Le jeune homme regarda alors Stefano qui le surplombait d'une demi-tête.
-Je te présente Stefano. Il est arrivé après Hector, Marcus et moi ici, mais on est bons potes et il est très gentil. Stefano, je te présente Shawn. Il est arrivé tout récemment.
-Enchanté ! dit le garçon aux cheveux noir de jais avec un sourire.
Il tendit la main devant lui pour serrer celle de son interlocuteur. Stefano eut un peu peur, ayant des relents désagréables d'Elam lui revenant en tête. Faisant toutefois confiance au jugement de Lou, il serra la main du jeune Shawn en répondant :
-Moi de même !
Après quelques minutes, Hector et Marcus arrivèrent ensemble. Ils saluèrent tout le monde, ils avaient déjà vu Shawn une fois. Ce dernier prit alors l'initiative de faire un tour parmi les quatre artistes pour voir leurs styles et peut-être, qui sait, s'inspirer un peu pour sa propre petite toile encore vide.

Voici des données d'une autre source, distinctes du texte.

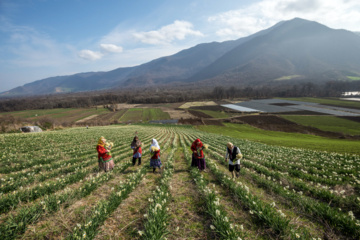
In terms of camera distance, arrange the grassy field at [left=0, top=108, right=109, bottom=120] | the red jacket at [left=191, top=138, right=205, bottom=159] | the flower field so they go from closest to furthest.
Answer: the flower field
the red jacket at [left=191, top=138, right=205, bottom=159]
the grassy field at [left=0, top=108, right=109, bottom=120]

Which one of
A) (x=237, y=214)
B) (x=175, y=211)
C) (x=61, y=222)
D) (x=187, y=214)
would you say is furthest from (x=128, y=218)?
(x=237, y=214)

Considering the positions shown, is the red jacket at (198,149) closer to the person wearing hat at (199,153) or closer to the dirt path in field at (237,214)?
the person wearing hat at (199,153)

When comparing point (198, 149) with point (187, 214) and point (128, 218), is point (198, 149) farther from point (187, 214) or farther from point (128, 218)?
point (128, 218)

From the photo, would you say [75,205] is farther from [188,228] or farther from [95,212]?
[188,228]

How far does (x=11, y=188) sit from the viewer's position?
273 inches

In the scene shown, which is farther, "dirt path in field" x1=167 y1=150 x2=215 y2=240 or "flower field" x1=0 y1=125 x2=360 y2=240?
"dirt path in field" x1=167 y1=150 x2=215 y2=240

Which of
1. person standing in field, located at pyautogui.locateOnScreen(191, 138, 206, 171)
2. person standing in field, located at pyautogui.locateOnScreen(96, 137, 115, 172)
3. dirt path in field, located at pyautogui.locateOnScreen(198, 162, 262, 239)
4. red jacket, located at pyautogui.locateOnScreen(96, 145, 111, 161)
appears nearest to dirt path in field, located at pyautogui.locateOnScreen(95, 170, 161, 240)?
dirt path in field, located at pyautogui.locateOnScreen(198, 162, 262, 239)

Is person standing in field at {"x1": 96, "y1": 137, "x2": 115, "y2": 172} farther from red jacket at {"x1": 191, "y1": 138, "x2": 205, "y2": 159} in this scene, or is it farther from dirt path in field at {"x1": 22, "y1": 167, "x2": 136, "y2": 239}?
red jacket at {"x1": 191, "y1": 138, "x2": 205, "y2": 159}

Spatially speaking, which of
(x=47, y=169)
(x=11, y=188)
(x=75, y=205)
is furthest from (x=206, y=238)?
(x=47, y=169)

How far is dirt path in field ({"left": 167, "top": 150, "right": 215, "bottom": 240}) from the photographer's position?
4.68 m

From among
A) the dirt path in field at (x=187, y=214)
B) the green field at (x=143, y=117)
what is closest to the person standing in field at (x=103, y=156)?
the dirt path in field at (x=187, y=214)

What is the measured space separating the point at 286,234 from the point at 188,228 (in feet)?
9.79

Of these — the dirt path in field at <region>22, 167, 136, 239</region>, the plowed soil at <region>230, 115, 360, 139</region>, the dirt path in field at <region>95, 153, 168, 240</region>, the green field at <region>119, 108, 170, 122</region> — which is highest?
the dirt path in field at <region>22, 167, 136, 239</region>

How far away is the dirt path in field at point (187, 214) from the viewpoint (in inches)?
184
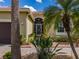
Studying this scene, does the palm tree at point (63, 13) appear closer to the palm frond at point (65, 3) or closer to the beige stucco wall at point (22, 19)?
the palm frond at point (65, 3)

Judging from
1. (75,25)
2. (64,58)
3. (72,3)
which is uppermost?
(72,3)

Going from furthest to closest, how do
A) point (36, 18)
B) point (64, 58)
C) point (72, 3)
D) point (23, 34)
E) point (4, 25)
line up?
1. point (36, 18)
2. point (4, 25)
3. point (23, 34)
4. point (64, 58)
5. point (72, 3)

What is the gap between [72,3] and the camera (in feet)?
41.2

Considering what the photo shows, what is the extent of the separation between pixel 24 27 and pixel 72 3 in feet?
52.0

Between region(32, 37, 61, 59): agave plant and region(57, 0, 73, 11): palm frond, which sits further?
region(32, 37, 61, 59): agave plant

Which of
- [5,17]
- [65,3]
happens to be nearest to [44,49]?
[65,3]

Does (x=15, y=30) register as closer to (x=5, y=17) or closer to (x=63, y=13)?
(x=63, y=13)

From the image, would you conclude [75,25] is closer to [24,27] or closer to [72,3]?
[72,3]

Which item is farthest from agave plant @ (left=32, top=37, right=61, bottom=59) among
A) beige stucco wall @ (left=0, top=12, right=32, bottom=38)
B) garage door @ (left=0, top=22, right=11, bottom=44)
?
garage door @ (left=0, top=22, right=11, bottom=44)

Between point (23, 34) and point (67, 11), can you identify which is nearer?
point (67, 11)

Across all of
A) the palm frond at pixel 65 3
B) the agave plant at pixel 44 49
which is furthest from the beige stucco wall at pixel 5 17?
the palm frond at pixel 65 3

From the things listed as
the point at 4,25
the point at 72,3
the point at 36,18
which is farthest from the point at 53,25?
the point at 36,18

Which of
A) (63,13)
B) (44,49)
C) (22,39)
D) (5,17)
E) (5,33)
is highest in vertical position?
(5,17)

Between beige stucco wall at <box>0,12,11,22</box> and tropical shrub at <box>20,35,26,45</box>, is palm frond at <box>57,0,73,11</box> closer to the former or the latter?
tropical shrub at <box>20,35,26,45</box>
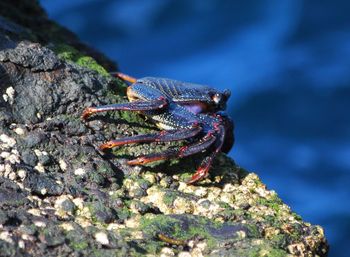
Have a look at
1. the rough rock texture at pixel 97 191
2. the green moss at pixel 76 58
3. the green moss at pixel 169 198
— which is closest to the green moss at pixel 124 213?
the rough rock texture at pixel 97 191

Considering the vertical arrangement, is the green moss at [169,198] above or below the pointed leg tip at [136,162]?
below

Quand il arriva à la hauteur de Stefano, il s'arrêta net, observant la toile avec un regard perplexe et dubitatif.
-C'est...fit-il avec un ton inquisiteur.
-Oui. C'est une métaphore de la pénétration, dit Stefano sans sourire, pas spécialement à l'aise mais pas particulièrement mal à l'aise non plus avec ce genre de sujets avec des collègues ou des connaissances.
-C'est...recommença son interlocuteur avec une légère hésitation. C'est un peu gay quand même ça...
Stefano fronça les sourcils, posant son pinceau avec une délicatesse maîtrisée en totale opposition avec sa colère qui, d'un coup, avait fait un vrai bond interne.
-Comment ça ? demanda-t-il sur un ton posé, maîtrisé, en se tournant pour regarder son interlocuteur.
Habituellement, Stefano n'aimait pas vraiment avoir des problèmes ni se faire remarquer. Il était plutôt discret, surtout dans un environnement assez professionnel tel qu'ici, avec certes des amis mais pas les plus proches qu'il ait. Mais après avoir subi les brimades et les commentaires incessants et exécrables d'Elam pendant des semaines et des mois, il se sentait prêt à riposter tout de suite pour ne pas se laisser, cette fois-ci, écraser.
-Bah...Les fesses quoi, pour pas dire autre chose. C'est un peu ta dignité, non ? C'est quand même de la pénétration, je sais pas moi...
Stefano posa ses affaires de peinture et se leva, retirant son tablier couvert de taches de couleurs diverses. Le tenant toujours à la main, il était à présent debout et donc plus haut que Shawn. Ce dernier eut un imperceptible déglutissement inconscient.
Stefano était assez grand et possédait un torse plutôt large, lui conférant naturellement une présence imposante et parfois, malgré lui, un peu intimidante, juste de par son gabarit. Gabarit qu'il n'avait évidemment pas choisi, on ne conteste pas les choix de Dame Nature. Ou Dame Génétique aussi.
-Tu veux dire que les hommes ne peuvent pas être pénétrés ? Et pas par une femme non plus ?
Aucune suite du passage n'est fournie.